-- Dataset content --
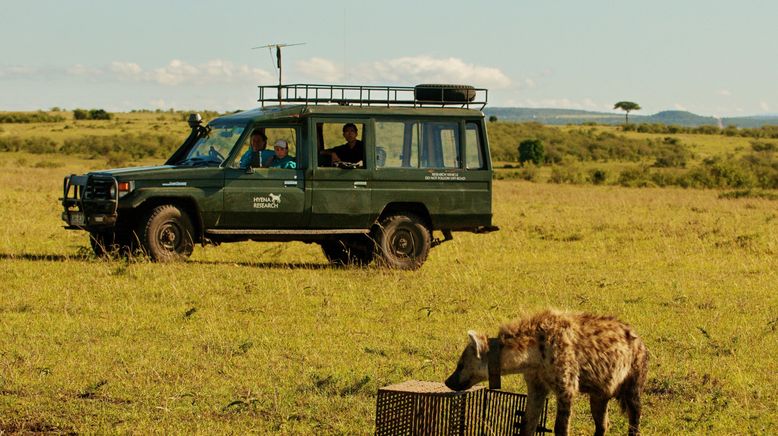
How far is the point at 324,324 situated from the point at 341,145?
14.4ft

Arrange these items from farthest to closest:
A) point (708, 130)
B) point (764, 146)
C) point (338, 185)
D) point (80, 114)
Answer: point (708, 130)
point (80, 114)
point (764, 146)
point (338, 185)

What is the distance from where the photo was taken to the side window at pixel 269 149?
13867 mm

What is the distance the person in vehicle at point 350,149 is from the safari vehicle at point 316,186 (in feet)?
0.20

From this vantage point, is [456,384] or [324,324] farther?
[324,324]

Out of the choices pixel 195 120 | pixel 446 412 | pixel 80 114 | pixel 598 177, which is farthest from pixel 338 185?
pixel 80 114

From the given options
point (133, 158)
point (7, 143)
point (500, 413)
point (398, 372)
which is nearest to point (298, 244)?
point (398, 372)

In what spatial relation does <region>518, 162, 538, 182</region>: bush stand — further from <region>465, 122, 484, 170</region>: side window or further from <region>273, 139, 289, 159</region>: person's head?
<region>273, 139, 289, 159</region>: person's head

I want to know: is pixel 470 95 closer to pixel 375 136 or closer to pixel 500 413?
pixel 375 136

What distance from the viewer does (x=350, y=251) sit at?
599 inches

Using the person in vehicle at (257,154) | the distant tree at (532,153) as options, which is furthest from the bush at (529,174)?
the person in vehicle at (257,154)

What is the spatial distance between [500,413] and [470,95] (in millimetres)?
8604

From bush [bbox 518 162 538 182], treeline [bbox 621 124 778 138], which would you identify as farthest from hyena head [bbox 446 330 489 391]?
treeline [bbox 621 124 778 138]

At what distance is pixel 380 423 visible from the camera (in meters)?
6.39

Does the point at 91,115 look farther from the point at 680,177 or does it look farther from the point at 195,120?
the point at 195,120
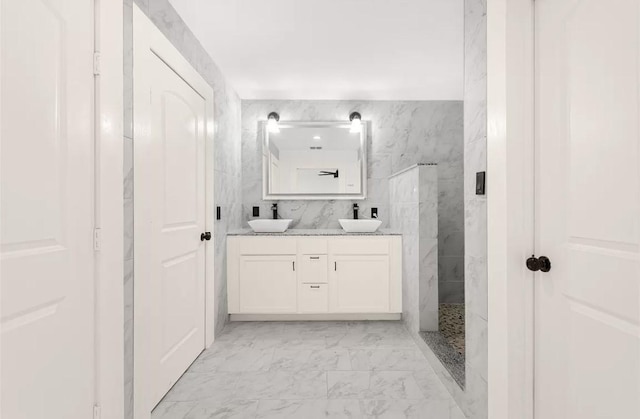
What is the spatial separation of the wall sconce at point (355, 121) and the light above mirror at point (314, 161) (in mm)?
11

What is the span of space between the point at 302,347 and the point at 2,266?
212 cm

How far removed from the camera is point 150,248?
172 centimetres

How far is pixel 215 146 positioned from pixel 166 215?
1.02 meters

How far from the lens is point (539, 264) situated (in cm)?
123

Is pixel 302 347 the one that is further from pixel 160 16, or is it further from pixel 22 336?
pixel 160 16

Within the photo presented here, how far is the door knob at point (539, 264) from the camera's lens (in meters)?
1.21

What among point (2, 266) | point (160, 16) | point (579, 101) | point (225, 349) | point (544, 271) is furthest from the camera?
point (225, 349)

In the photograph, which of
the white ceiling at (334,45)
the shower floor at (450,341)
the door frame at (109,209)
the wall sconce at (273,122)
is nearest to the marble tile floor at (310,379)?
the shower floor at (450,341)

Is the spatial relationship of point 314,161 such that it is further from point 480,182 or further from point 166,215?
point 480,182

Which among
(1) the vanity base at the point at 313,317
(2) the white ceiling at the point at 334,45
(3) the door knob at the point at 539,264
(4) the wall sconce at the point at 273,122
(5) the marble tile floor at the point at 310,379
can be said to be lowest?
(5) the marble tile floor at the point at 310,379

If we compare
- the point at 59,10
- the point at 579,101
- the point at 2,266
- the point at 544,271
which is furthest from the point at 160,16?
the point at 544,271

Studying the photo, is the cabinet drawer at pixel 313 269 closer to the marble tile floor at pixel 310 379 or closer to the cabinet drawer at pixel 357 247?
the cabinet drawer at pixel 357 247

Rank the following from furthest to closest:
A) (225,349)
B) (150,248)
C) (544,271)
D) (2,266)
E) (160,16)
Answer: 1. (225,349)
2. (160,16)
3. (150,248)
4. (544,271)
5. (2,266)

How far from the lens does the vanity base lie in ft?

-- Given problem --
Copy out the lines word for word, from the line containing "Studying the photo, is" through the end of the lines.

-- Answer to this problem --
Studying the photo, is the cabinet drawer at pixel 313 269 closer to the marble tile floor at pixel 310 379 or closer to the cabinet drawer at pixel 357 247?
the cabinet drawer at pixel 357 247

Rank the following from furthest to closest:
A) (225,349)
B) (150,248)
C) (544,271)
D) (2,266)
E) (160,16)
Answer: 1. (225,349)
2. (160,16)
3. (150,248)
4. (544,271)
5. (2,266)

How far from the lens does the vanity base lie in ft?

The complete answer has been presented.